Le diacre Beves dit qu’il a embrassé les Suisses en matière de transports publics: « Si un train est en retard, je me mets très en colère. »

Ce qui manque

Bien que Deacon Bewes, Pragati Siddhant et Emilie Angkent soient à l’aise en Suisse, il leur manque à tous quelque chose à la maison. Pour l’anglais, en plus de la mer, c’est la spontanéité : « Si un ami m’écrit pour me demander si je vais au cinéma ce soir-là, c’est presque certain qu’il est anglophone. Si quelqu’un me dit en novembre en juillet si je t’invite à dîner, ce sera sûrement un Suisse.

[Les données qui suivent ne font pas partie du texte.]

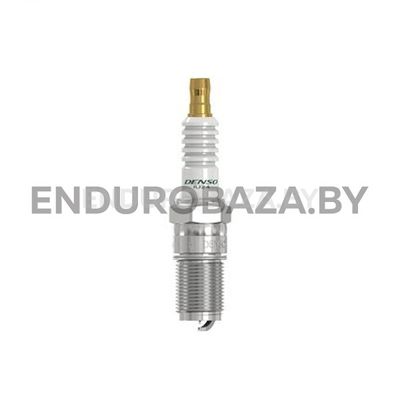 Свеча зажигания Denso IU24 (BSE TYX300)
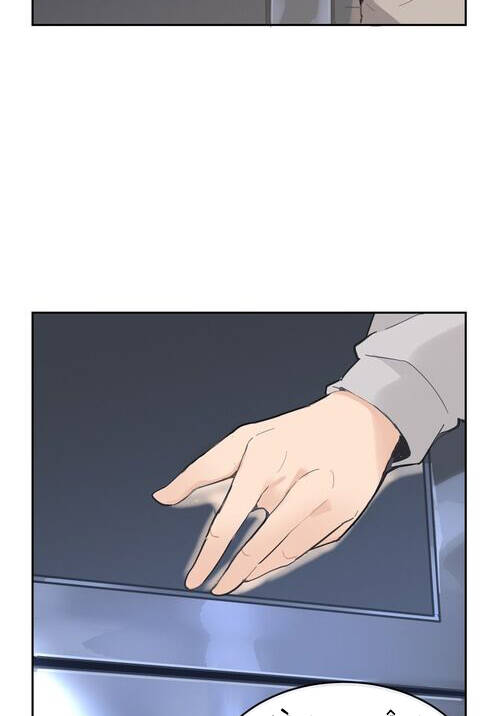 The Dead King - Chương 60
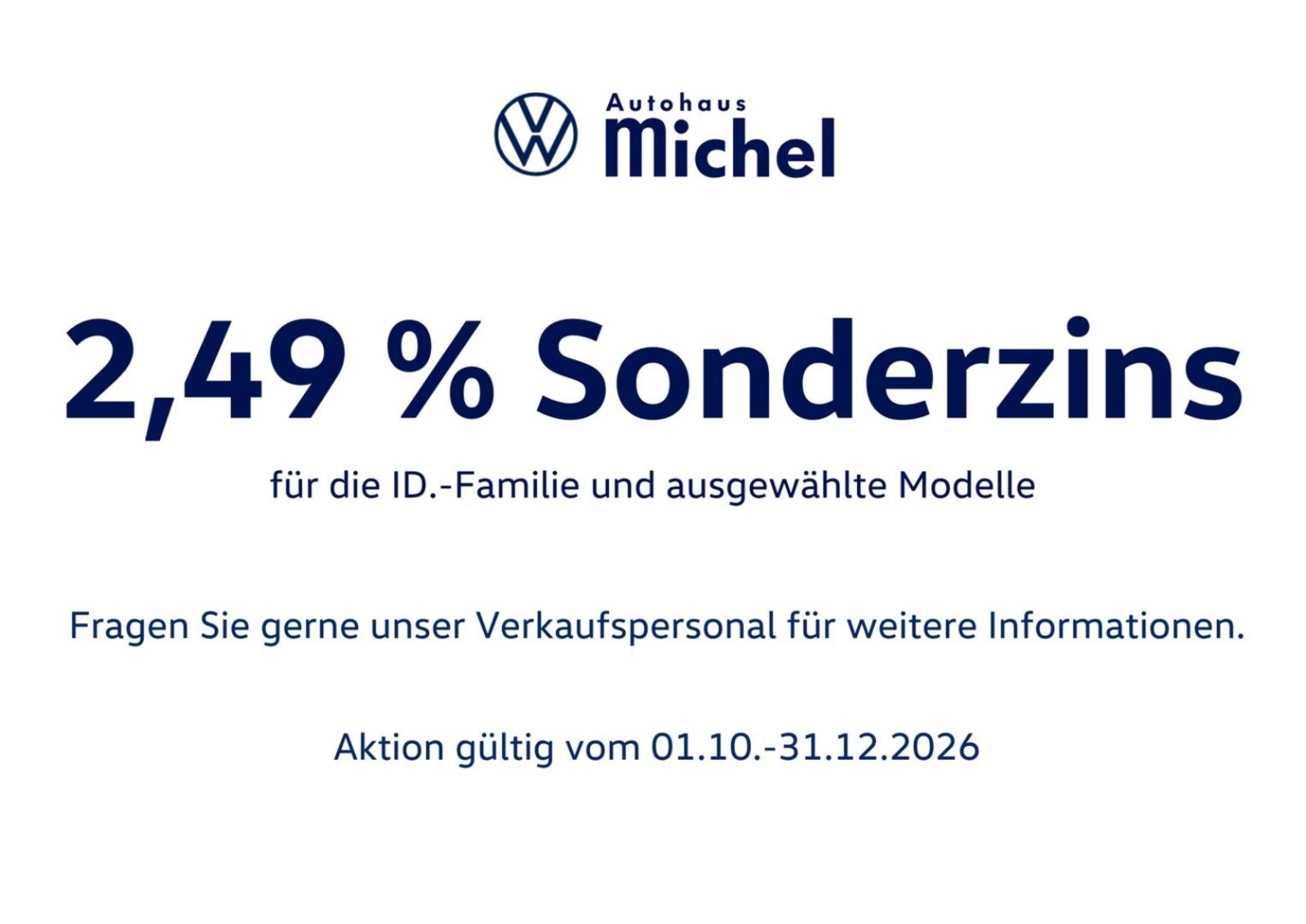 Volkswagen T-Roc – Bild 2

La nourriture est ce dont Emily Angkent se souvient particulièrement. Le mastic, le plat national du Canada composé de frites, de fromage et de sauce, peut difficilement être commandé n’importe où en Suisse. Dans sa ville d’adoption de Zurich, il n’a pas encore trouvé de bon restaurant chinois qu’il connaisse à Toronto.

Vous n’avez donc pas obtenu le bon dim sum en Suisse. Mais un lieu qui peut devenir votre nouvelle maison et dont les habitants peuvent vous surprendre et vous ravir avec toutes leurs coutumes. Comme Progress Theory et Deacon Beaves.